In our CR patients, 1 false-positive PET case (patient 9) showed persistent mild thrombocytopenia (Table 6). Agool et al. [12] reported that significantly increased 18F-FLT uptake was observed in patients with myelodysplasia, myeloproliferative disorder, and myelofibrosis. Although our patient was not further evaluated for thrombocytopenia, there was a possibility that BM dysfunction caused the false-positive PET finding.
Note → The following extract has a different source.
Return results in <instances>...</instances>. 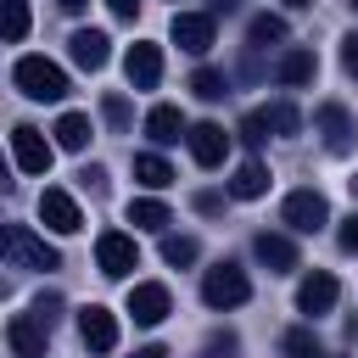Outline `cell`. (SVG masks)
Returning a JSON list of instances; mask_svg holds the SVG:
<instances>
[{"mask_svg":"<svg viewBox=\"0 0 358 358\" xmlns=\"http://www.w3.org/2000/svg\"><path fill=\"white\" fill-rule=\"evenodd\" d=\"M347 185H352V201H358V173H352V179H347Z\"/></svg>","mask_w":358,"mask_h":358,"instance_id":"obj_44","label":"cell"},{"mask_svg":"<svg viewBox=\"0 0 358 358\" xmlns=\"http://www.w3.org/2000/svg\"><path fill=\"white\" fill-rule=\"evenodd\" d=\"M352 11H358V0H352Z\"/></svg>","mask_w":358,"mask_h":358,"instance_id":"obj_47","label":"cell"},{"mask_svg":"<svg viewBox=\"0 0 358 358\" xmlns=\"http://www.w3.org/2000/svg\"><path fill=\"white\" fill-rule=\"evenodd\" d=\"M34 28V11L28 0H0V45H22Z\"/></svg>","mask_w":358,"mask_h":358,"instance_id":"obj_21","label":"cell"},{"mask_svg":"<svg viewBox=\"0 0 358 358\" xmlns=\"http://www.w3.org/2000/svg\"><path fill=\"white\" fill-rule=\"evenodd\" d=\"M106 11H112V17H123V22H129V17H134V11H140V0H106Z\"/></svg>","mask_w":358,"mask_h":358,"instance_id":"obj_38","label":"cell"},{"mask_svg":"<svg viewBox=\"0 0 358 358\" xmlns=\"http://www.w3.org/2000/svg\"><path fill=\"white\" fill-rule=\"evenodd\" d=\"M6 252H11L22 268H45V274H50V268H62V252H56L45 235L22 229V224H17V229H6Z\"/></svg>","mask_w":358,"mask_h":358,"instance_id":"obj_7","label":"cell"},{"mask_svg":"<svg viewBox=\"0 0 358 358\" xmlns=\"http://www.w3.org/2000/svg\"><path fill=\"white\" fill-rule=\"evenodd\" d=\"M201 257V246H196V235H168L162 229V263H173V268H185V263H196Z\"/></svg>","mask_w":358,"mask_h":358,"instance_id":"obj_28","label":"cell"},{"mask_svg":"<svg viewBox=\"0 0 358 358\" xmlns=\"http://www.w3.org/2000/svg\"><path fill=\"white\" fill-rule=\"evenodd\" d=\"M39 218H45V229H56V235H78V229H84V213H78L73 190H62V185H45V190H39Z\"/></svg>","mask_w":358,"mask_h":358,"instance_id":"obj_6","label":"cell"},{"mask_svg":"<svg viewBox=\"0 0 358 358\" xmlns=\"http://www.w3.org/2000/svg\"><path fill=\"white\" fill-rule=\"evenodd\" d=\"M324 358H341V352H324Z\"/></svg>","mask_w":358,"mask_h":358,"instance_id":"obj_46","label":"cell"},{"mask_svg":"<svg viewBox=\"0 0 358 358\" xmlns=\"http://www.w3.org/2000/svg\"><path fill=\"white\" fill-rule=\"evenodd\" d=\"M134 179H140L145 190H168V185H173V168H168L157 151H140V157H134Z\"/></svg>","mask_w":358,"mask_h":358,"instance_id":"obj_25","label":"cell"},{"mask_svg":"<svg viewBox=\"0 0 358 358\" xmlns=\"http://www.w3.org/2000/svg\"><path fill=\"white\" fill-rule=\"evenodd\" d=\"M196 207H201V213H224V196H218V190H201Z\"/></svg>","mask_w":358,"mask_h":358,"instance_id":"obj_37","label":"cell"},{"mask_svg":"<svg viewBox=\"0 0 358 358\" xmlns=\"http://www.w3.org/2000/svg\"><path fill=\"white\" fill-rule=\"evenodd\" d=\"M263 190H268V168H263V162H241L235 179H229V196H235V201H257Z\"/></svg>","mask_w":358,"mask_h":358,"instance_id":"obj_24","label":"cell"},{"mask_svg":"<svg viewBox=\"0 0 358 358\" xmlns=\"http://www.w3.org/2000/svg\"><path fill=\"white\" fill-rule=\"evenodd\" d=\"M95 268H101L106 280L134 274V268H140V246H134V235H123V229H101V235H95Z\"/></svg>","mask_w":358,"mask_h":358,"instance_id":"obj_2","label":"cell"},{"mask_svg":"<svg viewBox=\"0 0 358 358\" xmlns=\"http://www.w3.org/2000/svg\"><path fill=\"white\" fill-rule=\"evenodd\" d=\"M280 224L296 229V235H319V229L330 224V201H324L319 190H291L285 207H280Z\"/></svg>","mask_w":358,"mask_h":358,"instance_id":"obj_5","label":"cell"},{"mask_svg":"<svg viewBox=\"0 0 358 358\" xmlns=\"http://www.w3.org/2000/svg\"><path fill=\"white\" fill-rule=\"evenodd\" d=\"M11 162H17L22 173H50V140H45V129L17 123V129H11Z\"/></svg>","mask_w":358,"mask_h":358,"instance_id":"obj_8","label":"cell"},{"mask_svg":"<svg viewBox=\"0 0 358 358\" xmlns=\"http://www.w3.org/2000/svg\"><path fill=\"white\" fill-rule=\"evenodd\" d=\"M336 296H341V285H336V274H324V268H313L302 285H296V313H308V319H319V313H330L336 308Z\"/></svg>","mask_w":358,"mask_h":358,"instance_id":"obj_12","label":"cell"},{"mask_svg":"<svg viewBox=\"0 0 358 358\" xmlns=\"http://www.w3.org/2000/svg\"><path fill=\"white\" fill-rule=\"evenodd\" d=\"M252 252H257V263H263L268 274H291V268H296V241H291V235L257 229V235H252Z\"/></svg>","mask_w":358,"mask_h":358,"instance_id":"obj_14","label":"cell"},{"mask_svg":"<svg viewBox=\"0 0 358 358\" xmlns=\"http://www.w3.org/2000/svg\"><path fill=\"white\" fill-rule=\"evenodd\" d=\"M190 95H196V101H224V95H229V78L213 73V67H196V73H190Z\"/></svg>","mask_w":358,"mask_h":358,"instance_id":"obj_27","label":"cell"},{"mask_svg":"<svg viewBox=\"0 0 358 358\" xmlns=\"http://www.w3.org/2000/svg\"><path fill=\"white\" fill-rule=\"evenodd\" d=\"M168 34H173V45H179V50L201 56V50H213V11H173Z\"/></svg>","mask_w":358,"mask_h":358,"instance_id":"obj_10","label":"cell"},{"mask_svg":"<svg viewBox=\"0 0 358 358\" xmlns=\"http://www.w3.org/2000/svg\"><path fill=\"white\" fill-rule=\"evenodd\" d=\"M17 90L28 101H62L67 95V73L50 62V56H22L17 62Z\"/></svg>","mask_w":358,"mask_h":358,"instance_id":"obj_1","label":"cell"},{"mask_svg":"<svg viewBox=\"0 0 358 358\" xmlns=\"http://www.w3.org/2000/svg\"><path fill=\"white\" fill-rule=\"evenodd\" d=\"M285 358H324V347H319V336L308 330V324H296V330H285Z\"/></svg>","mask_w":358,"mask_h":358,"instance_id":"obj_29","label":"cell"},{"mask_svg":"<svg viewBox=\"0 0 358 358\" xmlns=\"http://www.w3.org/2000/svg\"><path fill=\"white\" fill-rule=\"evenodd\" d=\"M336 241H341V252H358V213H347V218H341Z\"/></svg>","mask_w":358,"mask_h":358,"instance_id":"obj_34","label":"cell"},{"mask_svg":"<svg viewBox=\"0 0 358 358\" xmlns=\"http://www.w3.org/2000/svg\"><path fill=\"white\" fill-rule=\"evenodd\" d=\"M50 134H56V145H62V151H84L95 129H90V117H84V112H62Z\"/></svg>","mask_w":358,"mask_h":358,"instance_id":"obj_23","label":"cell"},{"mask_svg":"<svg viewBox=\"0 0 358 358\" xmlns=\"http://www.w3.org/2000/svg\"><path fill=\"white\" fill-rule=\"evenodd\" d=\"M134 358H168V347H157V341H151V347H134Z\"/></svg>","mask_w":358,"mask_h":358,"instance_id":"obj_39","label":"cell"},{"mask_svg":"<svg viewBox=\"0 0 358 358\" xmlns=\"http://www.w3.org/2000/svg\"><path fill=\"white\" fill-rule=\"evenodd\" d=\"M252 117H257V129H263V134H296V129H302V112H296L291 101H274V106H257Z\"/></svg>","mask_w":358,"mask_h":358,"instance_id":"obj_22","label":"cell"},{"mask_svg":"<svg viewBox=\"0 0 358 358\" xmlns=\"http://www.w3.org/2000/svg\"><path fill=\"white\" fill-rule=\"evenodd\" d=\"M34 319H39L45 330H56V319H62V296H56V291H39V296H34Z\"/></svg>","mask_w":358,"mask_h":358,"instance_id":"obj_30","label":"cell"},{"mask_svg":"<svg viewBox=\"0 0 358 358\" xmlns=\"http://www.w3.org/2000/svg\"><path fill=\"white\" fill-rule=\"evenodd\" d=\"M235 347H241V341H235V336L224 330V336H207V347H201V358H235Z\"/></svg>","mask_w":358,"mask_h":358,"instance_id":"obj_32","label":"cell"},{"mask_svg":"<svg viewBox=\"0 0 358 358\" xmlns=\"http://www.w3.org/2000/svg\"><path fill=\"white\" fill-rule=\"evenodd\" d=\"M285 6H291V11H308V6H313V0H285Z\"/></svg>","mask_w":358,"mask_h":358,"instance_id":"obj_43","label":"cell"},{"mask_svg":"<svg viewBox=\"0 0 358 358\" xmlns=\"http://www.w3.org/2000/svg\"><path fill=\"white\" fill-rule=\"evenodd\" d=\"M78 185H84L90 196H101V190H106V168H95V162H90V168H78Z\"/></svg>","mask_w":358,"mask_h":358,"instance_id":"obj_33","label":"cell"},{"mask_svg":"<svg viewBox=\"0 0 358 358\" xmlns=\"http://www.w3.org/2000/svg\"><path fill=\"white\" fill-rule=\"evenodd\" d=\"M67 56H73L84 73H101V67H106V56H112V39H106L101 28H78V34L67 39Z\"/></svg>","mask_w":358,"mask_h":358,"instance_id":"obj_16","label":"cell"},{"mask_svg":"<svg viewBox=\"0 0 358 358\" xmlns=\"http://www.w3.org/2000/svg\"><path fill=\"white\" fill-rule=\"evenodd\" d=\"M246 39H252V45H280V39H285V17H274V11H257V17L246 22Z\"/></svg>","mask_w":358,"mask_h":358,"instance_id":"obj_26","label":"cell"},{"mask_svg":"<svg viewBox=\"0 0 358 358\" xmlns=\"http://www.w3.org/2000/svg\"><path fill=\"white\" fill-rule=\"evenodd\" d=\"M173 313V296H168V285H157V280H140V285H129V319L134 324H162Z\"/></svg>","mask_w":358,"mask_h":358,"instance_id":"obj_9","label":"cell"},{"mask_svg":"<svg viewBox=\"0 0 358 358\" xmlns=\"http://www.w3.org/2000/svg\"><path fill=\"white\" fill-rule=\"evenodd\" d=\"M341 67H347V78H358V34L341 39Z\"/></svg>","mask_w":358,"mask_h":358,"instance_id":"obj_35","label":"cell"},{"mask_svg":"<svg viewBox=\"0 0 358 358\" xmlns=\"http://www.w3.org/2000/svg\"><path fill=\"white\" fill-rule=\"evenodd\" d=\"M313 73H319V56H313L308 45H296V50H285V56L274 62V78L291 84V90H296V84H313Z\"/></svg>","mask_w":358,"mask_h":358,"instance_id":"obj_18","label":"cell"},{"mask_svg":"<svg viewBox=\"0 0 358 358\" xmlns=\"http://www.w3.org/2000/svg\"><path fill=\"white\" fill-rule=\"evenodd\" d=\"M45 341H50V330H45L34 313H17V319L6 324V347H11V358H45Z\"/></svg>","mask_w":358,"mask_h":358,"instance_id":"obj_15","label":"cell"},{"mask_svg":"<svg viewBox=\"0 0 358 358\" xmlns=\"http://www.w3.org/2000/svg\"><path fill=\"white\" fill-rule=\"evenodd\" d=\"M56 6H62V11H67V17H78V11H84V6H90V0H56Z\"/></svg>","mask_w":358,"mask_h":358,"instance_id":"obj_40","label":"cell"},{"mask_svg":"<svg viewBox=\"0 0 358 358\" xmlns=\"http://www.w3.org/2000/svg\"><path fill=\"white\" fill-rule=\"evenodd\" d=\"M123 73H129V84H134V90H157V78H162V45H151V39L129 45Z\"/></svg>","mask_w":358,"mask_h":358,"instance_id":"obj_13","label":"cell"},{"mask_svg":"<svg viewBox=\"0 0 358 358\" xmlns=\"http://www.w3.org/2000/svg\"><path fill=\"white\" fill-rule=\"evenodd\" d=\"M145 134H151L157 145L185 140V112H179V106H151V112H145Z\"/></svg>","mask_w":358,"mask_h":358,"instance_id":"obj_19","label":"cell"},{"mask_svg":"<svg viewBox=\"0 0 358 358\" xmlns=\"http://www.w3.org/2000/svg\"><path fill=\"white\" fill-rule=\"evenodd\" d=\"M101 117H106L112 129H129V101H123V95H106V101H101Z\"/></svg>","mask_w":358,"mask_h":358,"instance_id":"obj_31","label":"cell"},{"mask_svg":"<svg viewBox=\"0 0 358 358\" xmlns=\"http://www.w3.org/2000/svg\"><path fill=\"white\" fill-rule=\"evenodd\" d=\"M0 190H11V162L0 157Z\"/></svg>","mask_w":358,"mask_h":358,"instance_id":"obj_41","label":"cell"},{"mask_svg":"<svg viewBox=\"0 0 358 358\" xmlns=\"http://www.w3.org/2000/svg\"><path fill=\"white\" fill-rule=\"evenodd\" d=\"M241 140H246V145H263V140H268V134H263V129H257V117H246V123H241Z\"/></svg>","mask_w":358,"mask_h":358,"instance_id":"obj_36","label":"cell"},{"mask_svg":"<svg viewBox=\"0 0 358 358\" xmlns=\"http://www.w3.org/2000/svg\"><path fill=\"white\" fill-rule=\"evenodd\" d=\"M129 224L162 235V229L173 224V213H168V201H157V196H134V201H129Z\"/></svg>","mask_w":358,"mask_h":358,"instance_id":"obj_20","label":"cell"},{"mask_svg":"<svg viewBox=\"0 0 358 358\" xmlns=\"http://www.w3.org/2000/svg\"><path fill=\"white\" fill-rule=\"evenodd\" d=\"M0 252H6V229H0Z\"/></svg>","mask_w":358,"mask_h":358,"instance_id":"obj_45","label":"cell"},{"mask_svg":"<svg viewBox=\"0 0 358 358\" xmlns=\"http://www.w3.org/2000/svg\"><path fill=\"white\" fill-rule=\"evenodd\" d=\"M78 336H84V347H90V352H112V347H117V313H112V308H101V302L78 308Z\"/></svg>","mask_w":358,"mask_h":358,"instance_id":"obj_11","label":"cell"},{"mask_svg":"<svg viewBox=\"0 0 358 358\" xmlns=\"http://www.w3.org/2000/svg\"><path fill=\"white\" fill-rule=\"evenodd\" d=\"M246 296H252V280H246L235 263H218V268L201 274V302H207V308L224 313V308H241Z\"/></svg>","mask_w":358,"mask_h":358,"instance_id":"obj_3","label":"cell"},{"mask_svg":"<svg viewBox=\"0 0 358 358\" xmlns=\"http://www.w3.org/2000/svg\"><path fill=\"white\" fill-rule=\"evenodd\" d=\"M185 140H190V157H196L201 168H218V162L229 157V134H224L218 123H196V129H185Z\"/></svg>","mask_w":358,"mask_h":358,"instance_id":"obj_17","label":"cell"},{"mask_svg":"<svg viewBox=\"0 0 358 358\" xmlns=\"http://www.w3.org/2000/svg\"><path fill=\"white\" fill-rule=\"evenodd\" d=\"M313 129H319V140H324L330 157H347V151L358 145V123H352V112H347L341 101H324V106L313 112Z\"/></svg>","mask_w":358,"mask_h":358,"instance_id":"obj_4","label":"cell"},{"mask_svg":"<svg viewBox=\"0 0 358 358\" xmlns=\"http://www.w3.org/2000/svg\"><path fill=\"white\" fill-rule=\"evenodd\" d=\"M235 6H241V0H213V11H235Z\"/></svg>","mask_w":358,"mask_h":358,"instance_id":"obj_42","label":"cell"}]
</instances>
The main limitation of this study is the small sample size. Additionally, molecular studies were not available in all patients. Risk stratification, based on combined clinical and molecular markers, has recently been proposed to improve the predictive value of early response assessment [1, 4]. Our results suggest that further studies on the prognostic potential of the combination of molecular abnormalities and interim 18F-FLT PET/CT results are warranted. The heterogeneity of compliance to the imaging protocol is another potential limitation. We originally planned to standardize the imaging protocol strictly. However, variability in the injected activity and in the time from injection to PET scanning was unavoidable, and some cases had accidental extravasation at the injection site. Poor protocol compliance may lead to over- or underestimation, particularly in terms of quantitative PET analysis. To overcome this limitation, we performed both qualitative and quantitative analyses. In qualitative analysis, we experienced no difficult cases when determining whether the image was positive or negative according to our criteria. For solid cancers that are already frequently and usefully evaluated with PET/CT, qualitative PET analysis is as important as quantitative PET analysis. For lymphoma, the Deauville criteria is based on visual analysis [31]. Lastly, there were neither standards in place regarding the time for the 18F-FLT PET/CT imaging of patients with AML nor any established criteria for interpreting the images. The role of imaging studies, including PET/CT, is still limited in terms of evaluation of hematologic malignancy. However, application of 18F-FLT PET/CT to patients with AML has been continuously studied although the number is small [15, 27, 32]. Recently, a phase II clinical trial assessing 18F-FLT PET/CT in AML was launched [32], and this prospective ECOG-ACRIN EAI141 is likely to provide more conclusive results when completed. Our preliminary results could be of value in planning future clinical studies (e.g., determining appropriate time points for performing 18F-FLT PET/CT), data analysis (e.g., setting the criteria for visual analysis), and the clinical interpretation of 18F-FLT PET/CT images in patients with AML. We anticipate that these study results will collectively contribute to the establishment of clinical applications of 18F-FLT PET/CT imaging in patients with AML.

Conclusion

The results of this preliminary study showed good sensitivity and negative-predictive value for evaluating residual disease in patients with AML by means of 18F-FLT PET/CT, although unexpected discrepant findings were noted in 3 of 10 cases, possibly reflecting the heterogeneous nature of AML. Our results suggest that 18F-FLT PET/CT may have value as a noninvasive tool for early assessment of the response to treatment and may provide prognostic value for survival in patients with AML.